Убранство в доме Платоновых было самое простое, чтобы не сказать бедное: стол под образами, лавки, кованый сундук, возле печи ещё один стол, небольшой, для готовки, а над ним полка с глиняной, деревянной и медной посудой. Ничто в доме не напоминало, что его хозяин создаёт для храмов божьих и для жилищ знатных людей великолепные украшения из серебра и золота.

У Платоновых был гость – старинный приятель Варфоломея псковско?й купец Трифон Аристов. Варфоломей и Трифон сидели за столом. Возле них на лавке стоял бочонок с пивом, из которого они время от времени черпали деревянными ковшами.

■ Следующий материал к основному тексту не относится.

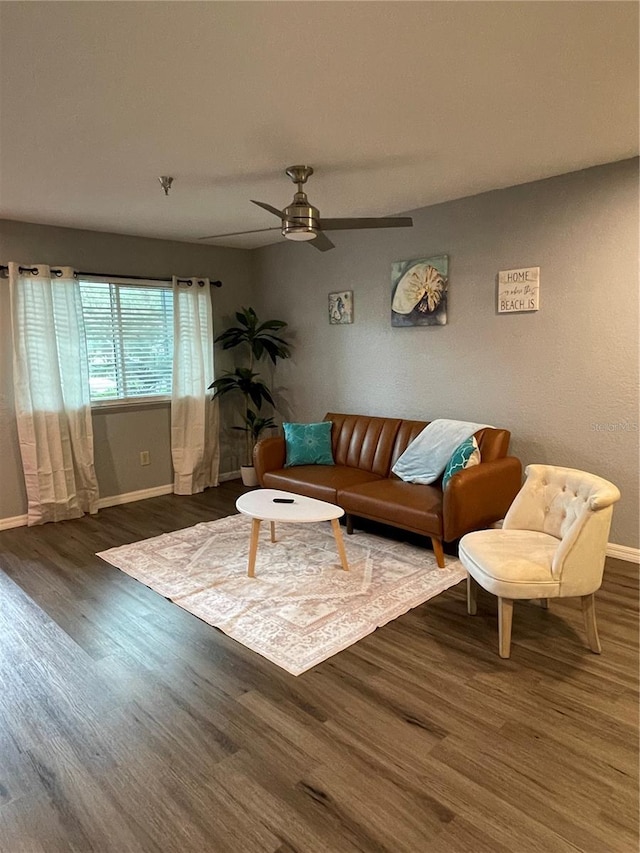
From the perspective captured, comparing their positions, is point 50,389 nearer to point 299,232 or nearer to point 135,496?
point 135,496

В другом углу избы Николкина мать чинила рубаху. На полу перед большим комком воска, не обращая ни на кого внимания, сидел Саввушка, трехлетний Николкин брат. Он был поглощён своим любимым делом – лепил из воска собак, лошадок, голубей и кошек.

Николка с Мартином лежали на печи, высунув головы из-под занавески.

По Трифону было заметно, что он уже давно начал утолять жажду: у него было красное лоснящееся лицо и осоловелый взгляд. Он рассказывал:

– Ну, думаем, пришёл наш последний час. Бросили мы вёсла, легли на дно – лежим молимся. А ветер в снастях стонет-завывает, сердце рвёт, будто мы уже покойники. Посудина моя скрипит, того и гляди, развалится. С каждой новой волной думаю: теперь конец. А сам лежу по горло в воде и – веришь, Варфоломей? – плачу. Да, лежу и, как дитя, плачу…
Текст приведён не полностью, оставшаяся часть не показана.